Benny’s didn’t used to be the only shop in the neighbourhood, but it’s the only one left from Mr. Benedetti’s childhood.

He remembers exactly where they all were. Even from inside the office, he knows the neighbourhood well enough that he points to the direction of their old spots as he names them. An Italian grocer who made his own sausage. An uncle who canned whole chicken and big tins of ravioli in brine. A Japanese toy store that sold balsa wood model planes and kites. Maron’s Jewish store. Benedetti remembers the owner sitting on the porch every summer evening with his wife, always a beanie on his head.

“So many little guys,” said Mr. Benedetti, “all gone.”

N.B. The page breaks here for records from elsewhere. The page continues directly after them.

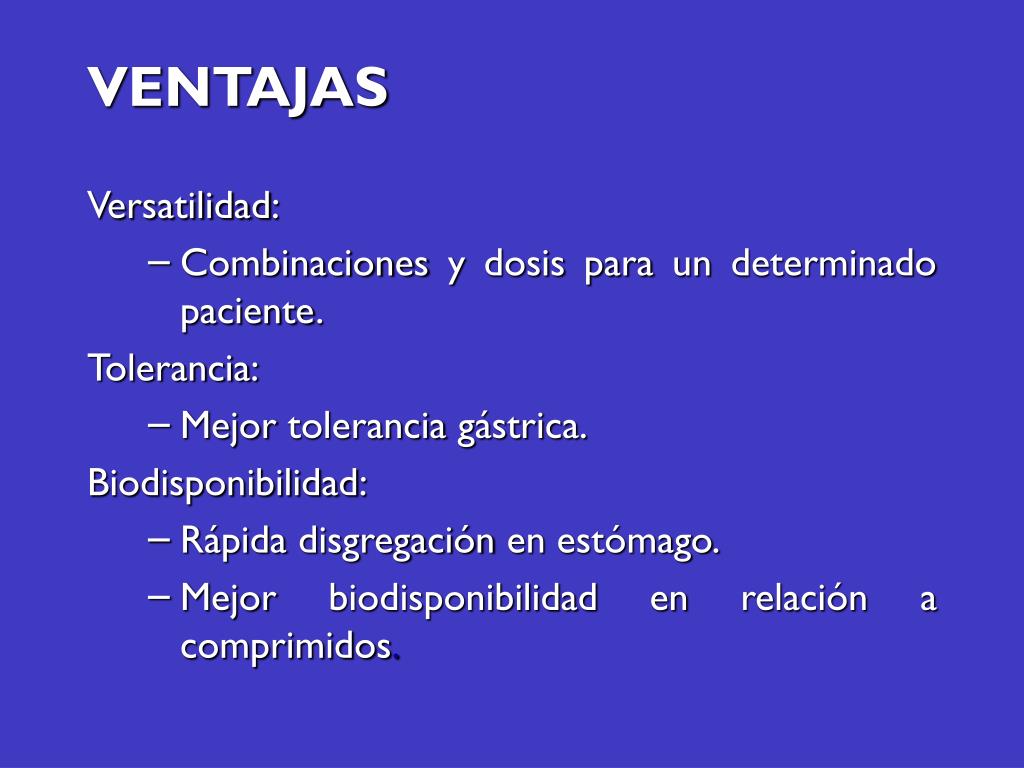 VENTAJAS

Versatilidad:

– Combinaciones y dosis para un determinado paciente.

Tolerancia:

– Mejor tolerancia gástrica.

Biodisponibilidad:

– Rápida disgregación en estómago.

– Mejor biodisponibilidad en relación a comprimidos.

Running the wholesale business from the store helps Benny’s stick around in the neighbourhood, but it’s been increasingly difficult for the “little guys” after the warehouse club industry came out of America in the ’70s and ’80s with Price Club and now Costco.

“Corner stores have a stigma of being small stores, high prices, minimal amounts of product,” said Ramon Jr., Mr. Benedetti’s son.

The Benedettis fight that image by keeping prices close to those of supermarkets. They’ve also supplied specialty products to hotels such as the Ritz-Carlton and restaurants like CinCin and often save a little extra for the store. They’re still keeping it local, but the city is the new neighbourhood.

Ramon admits it can be a difficult lifestyle. Benny’s only closes Sundays and holidays today — as opposed to early days when it was only closed on Christmas — but Ramon often works around the clock to get product to a wholesale customer if they need it. Since he’s the one who knows everything, he hasn’t gone on a long vacation in 15 years.

With Alfonso Benedetti, Ramon Sr. and Ramon Jr., that’s three generations who’ve looked after Benny’s. Will there be a fourth?

Ramon has two sons who help out: one with delivery, one with the fridges. To them he says “no pressure,” as he knows it’s not for everyone. At one point, he thought he was going to be a mechanic. Even Mr. Benedetti avoided it for a time, working six years as a cook on a commercial fishing boat.

But there is a desire to keep it in the family.

“It’s our name,” said Ramon. “I can’t relinquish it and hand it off to somebody else.”

Though there is one thing about the future he is certain about.

“We’re gonna party,” he said. “We’re gonna turn 100 in two years.”

Most of that history and the people are still in Mr. Benedetti’s head.

He remembers how his father came to America through Ellis Island, wound up in B.C. and started Benny’s with a partner using card game winnings.

He remembers the many immigrants who called Strathcona home: Jews, Russians, Yugoslavs and the black community that lived around Main Street’s 200-block.

He remembers the Benny’s Market bowling team and their rivals from Chinatown restaurant Bamboo Terrace, who they treated to Italian supper at Puccini’s if they lost.

He remembers witnessing a Chinese neighbour’s extravagant funeral ceremony, held in front of her house with paid mourners and food and strong incense laid out on the street. One day more than 70 years later, he caught a man and two young women staring intently at the same house and asked what they were doing.

“That was our grandmother’s house,” they told Mr. Benedetti.

Even today, he still comes across others who remember the lives lived here.

I ask him whether he feels a lot of nostalgia being here in Strathcona. After all, he lives in a house behind the store, just metres from his childhood bedroom at the shop.

“Oh, you do think about it,” he said.

Mr. Benedetti tells me to look outside. There’s an alley by the yard. This is where he played bocce Friday nights in the summer with his old gang of 15 guys.

“There’s only three of us left,” he said. “Kinda chokes you up, but life’s been good to us.

“I always thank God for bringing me into the Benedetti family and marrying into my wife’s family. That’s been a highlight of my life.”

Mr. Benedetti recalls something his grandmother used to tell him. It’s along the lines of carpe diem but with more bite.

“Eat your steak while you still got teeth.”

He still visits the family store every day.